Direction: Show each line of the data below that contains the string "white".

── Material provided

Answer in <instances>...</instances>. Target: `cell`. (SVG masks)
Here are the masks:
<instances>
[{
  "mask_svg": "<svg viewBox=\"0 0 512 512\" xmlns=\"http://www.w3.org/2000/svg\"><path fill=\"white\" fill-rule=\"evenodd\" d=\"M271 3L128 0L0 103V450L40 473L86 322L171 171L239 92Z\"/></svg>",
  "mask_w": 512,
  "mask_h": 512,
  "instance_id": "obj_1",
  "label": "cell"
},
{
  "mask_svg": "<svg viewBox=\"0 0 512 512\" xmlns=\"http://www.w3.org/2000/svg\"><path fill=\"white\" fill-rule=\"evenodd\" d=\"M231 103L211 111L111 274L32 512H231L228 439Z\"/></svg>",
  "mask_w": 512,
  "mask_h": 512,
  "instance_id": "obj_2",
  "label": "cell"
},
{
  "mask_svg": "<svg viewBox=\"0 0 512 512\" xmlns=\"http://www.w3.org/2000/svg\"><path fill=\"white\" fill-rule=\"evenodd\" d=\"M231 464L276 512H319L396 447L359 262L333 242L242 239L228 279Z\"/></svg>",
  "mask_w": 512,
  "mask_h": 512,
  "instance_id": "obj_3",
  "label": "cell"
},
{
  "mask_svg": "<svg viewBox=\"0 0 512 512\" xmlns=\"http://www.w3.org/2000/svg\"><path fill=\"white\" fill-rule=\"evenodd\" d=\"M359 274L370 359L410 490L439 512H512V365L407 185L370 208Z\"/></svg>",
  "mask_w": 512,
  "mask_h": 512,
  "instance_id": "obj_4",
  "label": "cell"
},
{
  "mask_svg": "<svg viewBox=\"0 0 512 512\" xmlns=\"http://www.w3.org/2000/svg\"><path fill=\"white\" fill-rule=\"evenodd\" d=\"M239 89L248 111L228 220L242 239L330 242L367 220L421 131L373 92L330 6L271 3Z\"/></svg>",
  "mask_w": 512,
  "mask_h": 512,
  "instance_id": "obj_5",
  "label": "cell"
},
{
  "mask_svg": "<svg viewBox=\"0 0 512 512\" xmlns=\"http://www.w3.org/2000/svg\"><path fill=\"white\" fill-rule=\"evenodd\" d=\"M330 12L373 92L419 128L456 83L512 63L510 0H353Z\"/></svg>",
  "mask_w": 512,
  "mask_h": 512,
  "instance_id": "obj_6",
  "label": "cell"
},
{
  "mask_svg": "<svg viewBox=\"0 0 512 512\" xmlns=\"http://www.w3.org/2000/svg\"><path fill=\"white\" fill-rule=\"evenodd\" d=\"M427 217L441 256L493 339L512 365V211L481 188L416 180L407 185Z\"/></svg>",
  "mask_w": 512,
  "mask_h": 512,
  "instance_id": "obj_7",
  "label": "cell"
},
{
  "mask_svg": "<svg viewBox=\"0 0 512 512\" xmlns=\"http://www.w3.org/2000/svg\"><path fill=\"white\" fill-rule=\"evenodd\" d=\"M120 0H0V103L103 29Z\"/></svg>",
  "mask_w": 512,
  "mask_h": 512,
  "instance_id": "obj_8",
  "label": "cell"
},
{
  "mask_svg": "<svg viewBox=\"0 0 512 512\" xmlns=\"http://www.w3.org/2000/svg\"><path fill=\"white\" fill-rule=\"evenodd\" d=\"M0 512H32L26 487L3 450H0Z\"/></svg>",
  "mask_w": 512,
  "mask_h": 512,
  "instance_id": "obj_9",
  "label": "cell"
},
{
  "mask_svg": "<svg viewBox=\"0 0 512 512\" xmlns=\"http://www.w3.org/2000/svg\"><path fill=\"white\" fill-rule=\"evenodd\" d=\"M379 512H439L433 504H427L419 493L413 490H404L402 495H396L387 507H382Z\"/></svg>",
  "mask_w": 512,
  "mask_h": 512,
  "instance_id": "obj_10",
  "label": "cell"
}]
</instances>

────

Exercise answer:
  "mask_svg": "<svg viewBox=\"0 0 512 512\" xmlns=\"http://www.w3.org/2000/svg\"><path fill=\"white\" fill-rule=\"evenodd\" d=\"M271 3L128 0L0 103V450L40 473L86 322L171 171L239 92Z\"/></svg>",
  "mask_svg": "<svg viewBox=\"0 0 512 512\" xmlns=\"http://www.w3.org/2000/svg\"><path fill=\"white\" fill-rule=\"evenodd\" d=\"M231 103L211 111L111 274L32 512H231L228 439Z\"/></svg>",
  "mask_svg": "<svg viewBox=\"0 0 512 512\" xmlns=\"http://www.w3.org/2000/svg\"><path fill=\"white\" fill-rule=\"evenodd\" d=\"M231 464L276 512H319L396 447L359 262L333 242L242 239L228 279Z\"/></svg>",
  "mask_svg": "<svg viewBox=\"0 0 512 512\" xmlns=\"http://www.w3.org/2000/svg\"><path fill=\"white\" fill-rule=\"evenodd\" d=\"M359 274L370 359L410 490L439 512H512V365L407 185L370 208Z\"/></svg>",
  "mask_svg": "<svg viewBox=\"0 0 512 512\" xmlns=\"http://www.w3.org/2000/svg\"><path fill=\"white\" fill-rule=\"evenodd\" d=\"M239 89L248 111L228 220L242 239L330 242L367 220L421 131L373 92L330 6L271 3Z\"/></svg>",
  "mask_svg": "<svg viewBox=\"0 0 512 512\" xmlns=\"http://www.w3.org/2000/svg\"><path fill=\"white\" fill-rule=\"evenodd\" d=\"M330 12L373 92L419 128L456 83L512 63L510 0H353Z\"/></svg>",
  "mask_svg": "<svg viewBox=\"0 0 512 512\" xmlns=\"http://www.w3.org/2000/svg\"><path fill=\"white\" fill-rule=\"evenodd\" d=\"M427 217L441 256L493 339L512 365V211L481 188L416 180L407 185Z\"/></svg>",
  "mask_svg": "<svg viewBox=\"0 0 512 512\" xmlns=\"http://www.w3.org/2000/svg\"><path fill=\"white\" fill-rule=\"evenodd\" d=\"M120 0H0V103L103 29Z\"/></svg>",
  "mask_svg": "<svg viewBox=\"0 0 512 512\" xmlns=\"http://www.w3.org/2000/svg\"><path fill=\"white\" fill-rule=\"evenodd\" d=\"M0 512H32L26 487L3 450H0Z\"/></svg>",
  "mask_svg": "<svg viewBox=\"0 0 512 512\" xmlns=\"http://www.w3.org/2000/svg\"><path fill=\"white\" fill-rule=\"evenodd\" d=\"M379 512H439L433 504H427L419 493L413 490H404L402 495H396L387 507H382Z\"/></svg>",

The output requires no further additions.